━━━━━ PROVIDED TEXT ━━━━━
The ‘big reformer’ leading BlackRock’s long-term fund

André Bourbonnais, who oversaw a major strategy shift at Canada’s Public Sector Pension Investment Board, will join the global asset manager in Q2.

André Bourbonnais is no stranger to change. A former colleague of the outgoing president and chief executive of Canada’s Public Sector Pension Investment Board referred to him as “the big reformer”.

With such a reputation, it perhaps comes as little surprise that Bourbonnais is departing the C$139.2 billion ($110.5 billion; €89.6 billion) Canadian pension to spearhead a new initiative at BlackRock Alternative Investors. Bourbonnais will join the world’s largest asset manager in the second quarter of this year to head the launch of a reported $10 billion perpetual capital vehicle targeting minority stakes in family-owned business and corporate spin-outs.

Interest in long-term funds is gathering pace. Last week KKR said it had closed on $8.5 billion for its Core Investment strategy which will have an expected hold period of 15 years or more and not include recycling provisions. Apollo Global Management also plans to launch a long-term equity and credit vehicle, it announced in December.

Bourbonnais has been at the forefront of launching private markets programmes before. After joining PSP from Canada Pension Plan Investment Board in 2015, he oversaw a restructuring of the pension’s private equity group, entry to the private debt asset class and the launch of offices in New York and London, according to a statement from the fund.

During Bourbonnais’ tenure, PSP also developed a five-year strategic plan called Vision 2021. Reforms included the introduction of a new compensation framework, expansion of its investment teams and increased target sizes, according to PSP’s 2016 annual report.
━━━━━ DATA EXCERPTS ━━━━━
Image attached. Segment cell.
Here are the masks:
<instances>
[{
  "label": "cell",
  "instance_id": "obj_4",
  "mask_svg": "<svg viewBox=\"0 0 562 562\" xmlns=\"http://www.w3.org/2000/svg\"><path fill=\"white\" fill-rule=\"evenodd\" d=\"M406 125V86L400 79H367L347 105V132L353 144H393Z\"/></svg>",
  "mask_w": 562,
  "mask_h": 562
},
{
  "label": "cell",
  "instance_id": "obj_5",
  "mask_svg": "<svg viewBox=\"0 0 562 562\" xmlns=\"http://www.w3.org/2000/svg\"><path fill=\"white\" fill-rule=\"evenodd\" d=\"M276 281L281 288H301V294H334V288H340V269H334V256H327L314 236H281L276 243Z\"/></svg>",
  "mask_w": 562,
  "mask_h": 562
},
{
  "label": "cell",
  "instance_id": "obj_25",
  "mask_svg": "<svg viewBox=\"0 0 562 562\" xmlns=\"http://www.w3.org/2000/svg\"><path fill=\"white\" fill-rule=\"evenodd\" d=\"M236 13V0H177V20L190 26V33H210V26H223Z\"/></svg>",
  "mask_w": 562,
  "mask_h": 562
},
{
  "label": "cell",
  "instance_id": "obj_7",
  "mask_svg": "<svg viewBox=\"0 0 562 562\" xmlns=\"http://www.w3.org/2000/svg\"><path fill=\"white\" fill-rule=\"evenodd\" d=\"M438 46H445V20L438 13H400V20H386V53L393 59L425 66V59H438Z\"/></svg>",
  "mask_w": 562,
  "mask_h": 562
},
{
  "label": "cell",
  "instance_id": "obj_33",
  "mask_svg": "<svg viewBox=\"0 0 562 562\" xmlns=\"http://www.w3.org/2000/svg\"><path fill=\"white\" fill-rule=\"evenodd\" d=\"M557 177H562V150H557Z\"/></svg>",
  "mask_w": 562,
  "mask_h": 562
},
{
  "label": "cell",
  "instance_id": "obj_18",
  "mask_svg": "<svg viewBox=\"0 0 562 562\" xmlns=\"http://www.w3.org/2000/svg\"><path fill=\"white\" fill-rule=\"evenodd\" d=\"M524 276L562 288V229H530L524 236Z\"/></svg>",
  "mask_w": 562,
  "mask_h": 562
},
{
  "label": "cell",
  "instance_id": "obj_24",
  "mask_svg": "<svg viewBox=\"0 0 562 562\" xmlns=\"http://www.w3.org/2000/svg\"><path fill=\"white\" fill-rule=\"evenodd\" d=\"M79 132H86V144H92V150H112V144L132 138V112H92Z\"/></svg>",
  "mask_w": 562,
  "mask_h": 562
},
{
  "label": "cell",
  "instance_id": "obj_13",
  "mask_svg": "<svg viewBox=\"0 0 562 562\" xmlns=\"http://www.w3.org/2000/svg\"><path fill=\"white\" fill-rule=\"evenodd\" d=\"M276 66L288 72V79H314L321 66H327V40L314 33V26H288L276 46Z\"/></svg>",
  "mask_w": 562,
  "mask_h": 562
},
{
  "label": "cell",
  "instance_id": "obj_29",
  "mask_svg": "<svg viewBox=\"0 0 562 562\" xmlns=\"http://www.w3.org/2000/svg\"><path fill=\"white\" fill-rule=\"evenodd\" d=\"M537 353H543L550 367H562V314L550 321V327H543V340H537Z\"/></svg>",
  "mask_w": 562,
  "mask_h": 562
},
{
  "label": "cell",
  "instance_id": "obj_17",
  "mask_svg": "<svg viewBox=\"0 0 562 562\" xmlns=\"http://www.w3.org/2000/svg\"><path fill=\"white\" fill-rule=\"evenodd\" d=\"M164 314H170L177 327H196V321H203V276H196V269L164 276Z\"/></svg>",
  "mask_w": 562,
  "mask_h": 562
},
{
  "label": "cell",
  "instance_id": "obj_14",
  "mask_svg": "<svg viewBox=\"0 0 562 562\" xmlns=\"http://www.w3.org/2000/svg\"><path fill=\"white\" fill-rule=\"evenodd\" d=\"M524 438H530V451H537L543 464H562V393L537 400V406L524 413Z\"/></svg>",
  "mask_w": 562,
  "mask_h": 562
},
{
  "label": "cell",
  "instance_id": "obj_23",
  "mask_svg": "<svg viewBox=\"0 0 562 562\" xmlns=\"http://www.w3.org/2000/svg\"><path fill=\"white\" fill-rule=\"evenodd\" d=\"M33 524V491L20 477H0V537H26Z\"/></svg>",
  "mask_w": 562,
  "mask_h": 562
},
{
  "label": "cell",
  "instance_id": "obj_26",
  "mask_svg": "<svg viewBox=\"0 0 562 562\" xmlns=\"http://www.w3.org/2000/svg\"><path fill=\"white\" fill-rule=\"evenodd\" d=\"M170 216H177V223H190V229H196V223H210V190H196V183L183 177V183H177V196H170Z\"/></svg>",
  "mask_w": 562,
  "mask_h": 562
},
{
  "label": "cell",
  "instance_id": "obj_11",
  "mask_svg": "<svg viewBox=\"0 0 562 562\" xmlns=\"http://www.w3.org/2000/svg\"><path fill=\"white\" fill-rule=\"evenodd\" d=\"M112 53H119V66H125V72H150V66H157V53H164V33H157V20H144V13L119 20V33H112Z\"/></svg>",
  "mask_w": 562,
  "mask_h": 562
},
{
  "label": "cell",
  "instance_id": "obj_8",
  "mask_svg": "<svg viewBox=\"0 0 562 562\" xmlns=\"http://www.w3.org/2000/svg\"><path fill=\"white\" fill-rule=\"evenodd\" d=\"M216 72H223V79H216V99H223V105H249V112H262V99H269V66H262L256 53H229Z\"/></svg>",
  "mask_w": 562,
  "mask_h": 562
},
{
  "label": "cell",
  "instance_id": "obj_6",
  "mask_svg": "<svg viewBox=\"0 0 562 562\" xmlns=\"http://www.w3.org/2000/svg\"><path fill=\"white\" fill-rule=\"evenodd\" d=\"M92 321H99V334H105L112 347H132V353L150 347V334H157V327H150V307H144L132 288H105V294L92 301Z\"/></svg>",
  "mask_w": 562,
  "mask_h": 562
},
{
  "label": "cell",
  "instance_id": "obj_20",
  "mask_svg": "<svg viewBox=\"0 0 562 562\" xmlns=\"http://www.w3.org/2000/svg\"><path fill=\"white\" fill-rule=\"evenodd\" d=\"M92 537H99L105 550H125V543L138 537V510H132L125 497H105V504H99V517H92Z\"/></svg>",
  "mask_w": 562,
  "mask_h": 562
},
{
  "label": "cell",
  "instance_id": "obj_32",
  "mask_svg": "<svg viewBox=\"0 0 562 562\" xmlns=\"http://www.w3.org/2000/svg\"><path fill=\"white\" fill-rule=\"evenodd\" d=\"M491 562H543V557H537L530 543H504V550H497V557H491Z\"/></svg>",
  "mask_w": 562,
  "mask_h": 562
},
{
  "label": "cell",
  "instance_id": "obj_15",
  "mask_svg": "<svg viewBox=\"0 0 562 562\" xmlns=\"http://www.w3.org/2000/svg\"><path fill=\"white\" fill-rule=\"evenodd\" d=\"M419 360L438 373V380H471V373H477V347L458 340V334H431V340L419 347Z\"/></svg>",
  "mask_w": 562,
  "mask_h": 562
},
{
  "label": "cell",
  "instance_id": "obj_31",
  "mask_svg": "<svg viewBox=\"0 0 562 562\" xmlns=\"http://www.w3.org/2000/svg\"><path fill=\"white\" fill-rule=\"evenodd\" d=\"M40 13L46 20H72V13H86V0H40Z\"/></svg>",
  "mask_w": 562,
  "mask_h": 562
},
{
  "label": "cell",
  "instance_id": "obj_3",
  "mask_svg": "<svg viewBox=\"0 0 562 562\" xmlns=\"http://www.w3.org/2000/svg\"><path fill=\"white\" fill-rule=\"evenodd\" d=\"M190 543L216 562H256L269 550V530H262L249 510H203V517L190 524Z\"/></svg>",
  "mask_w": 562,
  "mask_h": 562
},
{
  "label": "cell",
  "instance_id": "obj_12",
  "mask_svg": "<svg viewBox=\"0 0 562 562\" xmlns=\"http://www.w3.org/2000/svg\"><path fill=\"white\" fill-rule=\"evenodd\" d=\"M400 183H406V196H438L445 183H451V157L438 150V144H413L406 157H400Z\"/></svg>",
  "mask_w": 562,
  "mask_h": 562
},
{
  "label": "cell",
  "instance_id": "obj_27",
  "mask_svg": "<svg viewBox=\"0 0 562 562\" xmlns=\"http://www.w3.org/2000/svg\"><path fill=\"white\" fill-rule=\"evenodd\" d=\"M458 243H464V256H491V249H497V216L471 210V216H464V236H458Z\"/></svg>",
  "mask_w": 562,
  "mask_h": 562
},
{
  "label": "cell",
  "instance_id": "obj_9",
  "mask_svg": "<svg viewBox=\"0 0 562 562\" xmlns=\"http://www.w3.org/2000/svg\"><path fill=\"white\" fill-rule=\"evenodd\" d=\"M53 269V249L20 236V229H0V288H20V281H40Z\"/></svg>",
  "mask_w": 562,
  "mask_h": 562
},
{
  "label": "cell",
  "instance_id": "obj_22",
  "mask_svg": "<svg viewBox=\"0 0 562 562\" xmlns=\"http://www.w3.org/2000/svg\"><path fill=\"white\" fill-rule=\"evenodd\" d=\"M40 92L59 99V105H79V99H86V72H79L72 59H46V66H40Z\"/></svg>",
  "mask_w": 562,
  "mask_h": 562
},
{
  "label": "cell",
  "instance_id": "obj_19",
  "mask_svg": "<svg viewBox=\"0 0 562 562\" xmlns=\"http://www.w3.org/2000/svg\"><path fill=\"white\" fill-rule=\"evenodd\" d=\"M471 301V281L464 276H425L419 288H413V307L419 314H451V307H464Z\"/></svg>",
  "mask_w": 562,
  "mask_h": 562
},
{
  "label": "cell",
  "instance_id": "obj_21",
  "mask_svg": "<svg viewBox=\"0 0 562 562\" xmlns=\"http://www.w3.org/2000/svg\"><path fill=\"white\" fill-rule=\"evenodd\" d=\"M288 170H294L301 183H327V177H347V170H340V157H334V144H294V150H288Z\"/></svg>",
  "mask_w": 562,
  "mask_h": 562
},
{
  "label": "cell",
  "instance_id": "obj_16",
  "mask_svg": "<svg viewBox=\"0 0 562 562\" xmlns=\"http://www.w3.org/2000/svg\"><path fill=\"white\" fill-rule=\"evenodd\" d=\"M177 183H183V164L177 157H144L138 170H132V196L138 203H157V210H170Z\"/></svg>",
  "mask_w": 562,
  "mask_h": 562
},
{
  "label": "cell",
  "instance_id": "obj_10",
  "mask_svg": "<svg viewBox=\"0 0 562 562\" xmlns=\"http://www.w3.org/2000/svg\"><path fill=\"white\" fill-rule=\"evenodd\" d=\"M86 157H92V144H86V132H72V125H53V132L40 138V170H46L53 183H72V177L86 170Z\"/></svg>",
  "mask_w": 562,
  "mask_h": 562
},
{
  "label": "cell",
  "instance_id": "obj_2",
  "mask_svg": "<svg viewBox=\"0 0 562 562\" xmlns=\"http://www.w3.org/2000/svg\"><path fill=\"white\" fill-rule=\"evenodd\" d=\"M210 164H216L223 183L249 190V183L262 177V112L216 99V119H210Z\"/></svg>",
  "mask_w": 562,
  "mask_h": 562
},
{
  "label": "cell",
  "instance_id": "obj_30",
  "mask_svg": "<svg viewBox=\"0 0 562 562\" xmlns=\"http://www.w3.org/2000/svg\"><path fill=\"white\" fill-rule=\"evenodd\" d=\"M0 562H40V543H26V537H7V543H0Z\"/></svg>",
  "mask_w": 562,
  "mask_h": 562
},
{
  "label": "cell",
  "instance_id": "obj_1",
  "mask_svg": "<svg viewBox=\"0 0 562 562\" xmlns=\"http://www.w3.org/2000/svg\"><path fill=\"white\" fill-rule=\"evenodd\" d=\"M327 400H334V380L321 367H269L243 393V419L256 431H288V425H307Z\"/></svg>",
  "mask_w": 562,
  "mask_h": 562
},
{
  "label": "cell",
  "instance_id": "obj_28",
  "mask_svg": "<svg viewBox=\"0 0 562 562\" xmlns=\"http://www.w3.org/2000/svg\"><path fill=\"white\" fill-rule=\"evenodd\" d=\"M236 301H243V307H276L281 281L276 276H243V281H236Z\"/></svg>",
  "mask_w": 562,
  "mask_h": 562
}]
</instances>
━━━━━
# [EXERCISE 1]
According to the article on André Bourbonnais, which organization did he leave to join PSP, and in what year?
# [EXERCISE 2]
Continue the article on André Bourbonnais after its final paragraph.

# [EXPECTED ANSWER 1]
He joined PSP from Canada Pension Plan Investment Board in 2015.

# [EXPECTED ANSWER 2]
He had clear plans for PSP, telling Private Equity International in May about his plans for opening offices in Asia and Australia as well as launching an in-house secondaries team.

“André had a very positive impact on PSP Investments during his time as president and CEO,” Martin Glynn, chair-designate of the PSP board, said in a statement announcing his departure. “His leadership and focused commitment made it a unique pleasure to work alongside him for the last three years.”

Bourbonnais’ new project is likely to be launched over the summer, a source familiar with the BlackRock fund told PEI. Unlike traditional private equity, BlackRock’s fund will keep capital in liquid securities from which it can withdraw when ready to start funding deals, the source noted.

“It’s a very different construct,” the source said. “A Buffett comparison is more apt than a private equity comparison.”

A BlackRock spokesman confirmed that Bourbonnais will be joining the firm later this year to lead a new initiative but declined to comment further.